DB2 objects management | Index management
DB2 Table management
After many changes to table data, logically sequential data may be on non-sequential physical data pages so that the database manager must perform additional read operations to access data. Additional read operations are also required if a significant number of rows have been deleted. In such a case, you might consider reorganizing the table to match the index and to reclaim space. You can reorganize the system catalog tables as well as database tables.
Because reorganizing a table usually takes more time than running statistics, you might execute RUNSTATS to refresh the current statistics for your data and rebind your applications. If refreshed statistics do not improve performance, reorganization might help.
Consider the following factors, which might indicate that you should reorganize a table:
- A high volume of insert, update, and delete activity on tables accessed by queries.
- Significant changes in the performance of queries that use an index with a high cluster ratio.
- Executing RUNSTATS to refresh statistical information does not improve performance.
- The REORGCHK command indicates a need to reorganize your table.
- The tradeoff between the cost of increasing degradation of query performance and the cost of reorganizing your table, which includes the CPU time, the duration time, and the reduced concurrency resulting from the REORG utility locking the table until the reorganization is complete (performance overhead).
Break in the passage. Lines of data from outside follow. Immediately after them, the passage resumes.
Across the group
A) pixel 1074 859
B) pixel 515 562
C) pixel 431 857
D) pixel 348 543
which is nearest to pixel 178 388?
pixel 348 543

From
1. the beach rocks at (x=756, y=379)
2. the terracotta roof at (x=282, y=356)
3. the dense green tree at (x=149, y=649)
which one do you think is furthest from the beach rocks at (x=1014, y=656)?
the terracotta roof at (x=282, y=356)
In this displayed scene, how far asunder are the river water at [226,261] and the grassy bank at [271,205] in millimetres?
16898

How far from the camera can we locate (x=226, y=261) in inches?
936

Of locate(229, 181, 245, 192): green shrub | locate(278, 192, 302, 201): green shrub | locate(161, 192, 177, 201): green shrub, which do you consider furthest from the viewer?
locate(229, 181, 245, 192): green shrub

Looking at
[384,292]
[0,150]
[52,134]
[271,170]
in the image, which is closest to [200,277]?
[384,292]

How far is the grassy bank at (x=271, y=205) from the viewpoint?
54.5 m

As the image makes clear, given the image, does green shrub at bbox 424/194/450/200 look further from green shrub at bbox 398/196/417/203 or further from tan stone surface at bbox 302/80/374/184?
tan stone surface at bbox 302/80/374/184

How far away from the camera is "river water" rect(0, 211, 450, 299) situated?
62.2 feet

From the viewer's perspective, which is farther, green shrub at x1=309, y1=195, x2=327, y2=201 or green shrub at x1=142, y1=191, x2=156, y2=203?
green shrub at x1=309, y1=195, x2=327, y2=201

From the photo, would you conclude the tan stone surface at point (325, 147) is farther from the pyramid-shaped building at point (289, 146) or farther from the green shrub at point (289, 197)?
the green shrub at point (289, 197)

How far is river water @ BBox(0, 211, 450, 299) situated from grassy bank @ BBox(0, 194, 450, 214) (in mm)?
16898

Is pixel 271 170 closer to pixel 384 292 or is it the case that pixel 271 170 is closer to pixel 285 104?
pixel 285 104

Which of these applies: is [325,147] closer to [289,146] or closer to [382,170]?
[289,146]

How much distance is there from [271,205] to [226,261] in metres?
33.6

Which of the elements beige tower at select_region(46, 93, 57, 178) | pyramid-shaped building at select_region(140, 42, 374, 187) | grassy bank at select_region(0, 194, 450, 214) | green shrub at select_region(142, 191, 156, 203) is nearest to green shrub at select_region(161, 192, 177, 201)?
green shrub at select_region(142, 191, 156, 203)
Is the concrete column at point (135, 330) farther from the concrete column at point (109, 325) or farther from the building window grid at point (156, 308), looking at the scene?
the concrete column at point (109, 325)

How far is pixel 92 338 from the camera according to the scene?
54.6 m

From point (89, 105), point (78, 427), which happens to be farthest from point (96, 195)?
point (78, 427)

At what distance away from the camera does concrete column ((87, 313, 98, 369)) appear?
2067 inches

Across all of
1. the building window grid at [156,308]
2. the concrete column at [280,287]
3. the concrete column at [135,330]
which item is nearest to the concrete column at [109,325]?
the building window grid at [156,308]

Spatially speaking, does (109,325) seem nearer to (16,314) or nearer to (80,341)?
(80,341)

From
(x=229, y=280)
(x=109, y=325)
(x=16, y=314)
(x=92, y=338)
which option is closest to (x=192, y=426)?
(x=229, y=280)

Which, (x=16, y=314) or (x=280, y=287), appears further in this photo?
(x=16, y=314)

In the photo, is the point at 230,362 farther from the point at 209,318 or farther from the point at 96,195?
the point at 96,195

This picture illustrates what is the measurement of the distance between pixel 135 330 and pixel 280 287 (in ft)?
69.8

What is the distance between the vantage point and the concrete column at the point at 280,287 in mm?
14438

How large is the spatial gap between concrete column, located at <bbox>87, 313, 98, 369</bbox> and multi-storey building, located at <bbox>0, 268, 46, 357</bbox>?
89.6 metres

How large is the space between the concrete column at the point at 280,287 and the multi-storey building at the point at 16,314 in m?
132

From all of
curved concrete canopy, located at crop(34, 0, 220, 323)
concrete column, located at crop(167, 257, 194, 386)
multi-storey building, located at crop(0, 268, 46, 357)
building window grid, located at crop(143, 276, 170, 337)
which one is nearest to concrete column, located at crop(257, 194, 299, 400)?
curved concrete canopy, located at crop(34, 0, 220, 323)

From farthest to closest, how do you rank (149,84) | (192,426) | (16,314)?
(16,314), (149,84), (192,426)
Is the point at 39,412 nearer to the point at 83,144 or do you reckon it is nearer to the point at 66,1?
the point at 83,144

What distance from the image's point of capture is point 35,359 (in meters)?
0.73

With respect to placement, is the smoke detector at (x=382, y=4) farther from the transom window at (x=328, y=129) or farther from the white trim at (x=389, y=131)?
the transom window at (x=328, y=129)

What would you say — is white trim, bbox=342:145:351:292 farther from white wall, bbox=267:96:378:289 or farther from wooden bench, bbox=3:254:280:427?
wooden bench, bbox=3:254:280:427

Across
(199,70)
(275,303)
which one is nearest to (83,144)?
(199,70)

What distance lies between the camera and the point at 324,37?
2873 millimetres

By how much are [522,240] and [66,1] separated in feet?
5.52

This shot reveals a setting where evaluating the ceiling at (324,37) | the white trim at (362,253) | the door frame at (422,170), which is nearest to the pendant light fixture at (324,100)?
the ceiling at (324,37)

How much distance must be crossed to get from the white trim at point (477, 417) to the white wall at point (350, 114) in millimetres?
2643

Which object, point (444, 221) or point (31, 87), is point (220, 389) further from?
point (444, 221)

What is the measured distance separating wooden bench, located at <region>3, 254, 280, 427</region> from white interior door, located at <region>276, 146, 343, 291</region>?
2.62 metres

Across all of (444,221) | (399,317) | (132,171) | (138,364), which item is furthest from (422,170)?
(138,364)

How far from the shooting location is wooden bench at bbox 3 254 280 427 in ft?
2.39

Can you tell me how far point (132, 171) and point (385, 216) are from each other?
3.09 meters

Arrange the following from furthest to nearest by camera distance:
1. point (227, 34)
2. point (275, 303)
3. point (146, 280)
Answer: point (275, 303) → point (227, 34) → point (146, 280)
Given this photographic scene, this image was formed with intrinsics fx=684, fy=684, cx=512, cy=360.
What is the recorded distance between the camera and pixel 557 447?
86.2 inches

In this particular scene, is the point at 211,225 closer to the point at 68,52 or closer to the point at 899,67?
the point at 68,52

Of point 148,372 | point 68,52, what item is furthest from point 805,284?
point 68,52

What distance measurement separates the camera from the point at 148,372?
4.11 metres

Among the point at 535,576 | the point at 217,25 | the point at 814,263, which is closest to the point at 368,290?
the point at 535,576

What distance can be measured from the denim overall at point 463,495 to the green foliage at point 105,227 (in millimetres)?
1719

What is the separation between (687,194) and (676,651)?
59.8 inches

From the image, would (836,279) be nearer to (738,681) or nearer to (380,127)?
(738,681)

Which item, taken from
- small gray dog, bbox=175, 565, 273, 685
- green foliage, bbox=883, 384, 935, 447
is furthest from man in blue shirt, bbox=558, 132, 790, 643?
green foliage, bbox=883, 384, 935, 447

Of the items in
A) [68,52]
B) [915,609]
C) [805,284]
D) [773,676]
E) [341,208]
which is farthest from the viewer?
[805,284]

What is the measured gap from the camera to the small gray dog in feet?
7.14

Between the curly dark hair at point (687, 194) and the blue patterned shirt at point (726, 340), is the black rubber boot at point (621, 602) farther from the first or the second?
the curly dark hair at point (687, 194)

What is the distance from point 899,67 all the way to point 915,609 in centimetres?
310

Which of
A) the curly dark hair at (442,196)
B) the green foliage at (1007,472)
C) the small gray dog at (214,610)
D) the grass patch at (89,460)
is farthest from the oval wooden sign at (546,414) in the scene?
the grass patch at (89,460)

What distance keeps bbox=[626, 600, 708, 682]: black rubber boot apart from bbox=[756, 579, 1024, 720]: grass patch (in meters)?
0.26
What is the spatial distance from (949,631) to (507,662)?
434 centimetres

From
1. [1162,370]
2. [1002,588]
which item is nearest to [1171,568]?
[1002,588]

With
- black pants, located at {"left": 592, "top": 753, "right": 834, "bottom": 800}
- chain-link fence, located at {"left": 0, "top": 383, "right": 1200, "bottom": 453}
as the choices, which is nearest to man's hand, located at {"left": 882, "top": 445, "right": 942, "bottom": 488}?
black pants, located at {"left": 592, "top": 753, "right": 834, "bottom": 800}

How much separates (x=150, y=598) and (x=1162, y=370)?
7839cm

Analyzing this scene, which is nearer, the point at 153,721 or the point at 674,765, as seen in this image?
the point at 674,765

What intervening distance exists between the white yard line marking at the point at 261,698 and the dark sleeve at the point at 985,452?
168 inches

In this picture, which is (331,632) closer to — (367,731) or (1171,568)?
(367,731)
Efficient table management can improve the performance of the entire database system, but before that, IBM recommendsed analyzing and determining how to performance reorganize tables, and when it is necessary to perform a table reorganization. The best approach for DB2 is to examine the statistics collected by RUNSTATS. From the information RUNSTATS gets, the statistics show the data distribution within tables, the number of used and empty pages, and RIDs marked deleted in index leaf pages. The statistics also provide information about prefetch efficiency. If you run RUNSTATS regularly and analyze the statistics over a period of time, you can get more indication about the performance trend of the database system.